No parent would like to see clutter and chaos in the house as these things could often result his or her having to feel irritable and irrational. And who else won’t love to be in an orderly and well-organized environment where you can be more productive and even-tempered? For you, there’s nothing that can please you more than seeing well-arranged variety of things and goods, and uniformity.

You like to see the straight lines formed by what is neatly stacked merchandise. You like to see neatly folded clothes piled in the closet. You like to see kitchen utensils properly arranged to where they should be.

You’re not a perfectionist one over everything, of course. But you simply just want to make the best of everything and in order. Not until your child came to ruin it all.

You started to feel not liking the way things are going. You felt frustrated, tired, and, at times, in a state of giving in for your child. And that’s where you went in the end.

Your straight lines were replaced with curves and crooked lines everywhere. White walls, that were once spotless and clean, now became a wide canvass stained with everything-you-can-imagine work of art. Of course, you have scolded your son or daughter for that matter many times over, but to no avail.

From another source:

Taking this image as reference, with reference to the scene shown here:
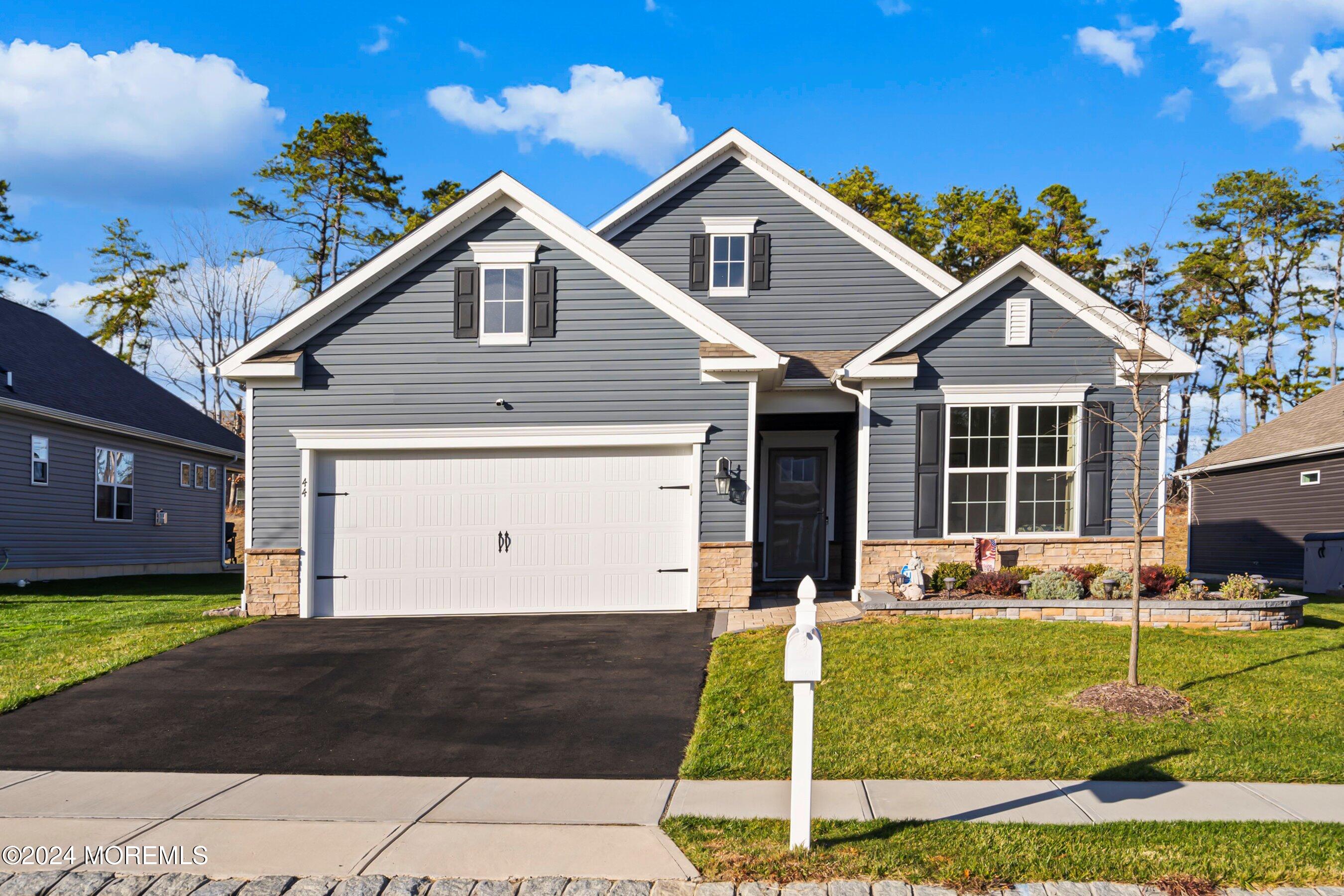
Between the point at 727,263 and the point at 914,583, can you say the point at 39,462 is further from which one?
the point at 914,583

Then you remember that old adage that says, “If you can’t lick ‘em, jine ‘em.” You have made up your mind already, hoping it would be all worth a try. “If you can’t neat them,” you were saying as if to challenge your very own self, “why not join ‘em?”

It doesn’t mean you would now also join in your child’s clutter; it would only worsen the problem. Instead, you have to live with the realization of the fact that your child’s mess should be interpreted as a celebration of the innocence of his or her childhood. As a result, you started lowering your housekeeping standards just enough so as not to also disregard the laws of asepsis and personal hygiene.

Once you accept the clutter your child is making, you’re also giving him the freedom to be just himself. Which do not necessarily mean, to whatever extent or degree, that you’re also allowing him to get to manage his own affairs nor to run the house. There are limitations, of course.

It is your duty to let your child learn that it is necessary for every home to have some order. Young as he or she is, he or she should learn that order and organization in the home is of the utmost importance. In that sense, both of you would not only end up feeling happy, but learning from each other as well.

In the metaphorical sense of it, a child is like a sponge that absorbs the influence he or she is seeing from his or her environment, and from his or her parents. It’s all right to allow him or her of his or her clutter, but it’s vital as well that he or she learns about order and organization in the home.

Sometimes, for most parents, it has become easy to forget that a child is a child, and he has to act his age. Some parents would even push their child to grow up quickly, expecting him to act as an adult. What could be worse is that, sometimes, some of these parents ask their innocent kid to make straight lines when all he can manage to do at the moment is a crooked line leading nowhere.

Parenthood can teach you a lot of things. One of them is to try looking for the more important things than what just an impeccably clean and tidy house can do and offer. Straight lines don’t make a happy family, but what these little crooks and curves can do and offer is to spice up what would have been a dull and boring world if everything were in perfect straight lines.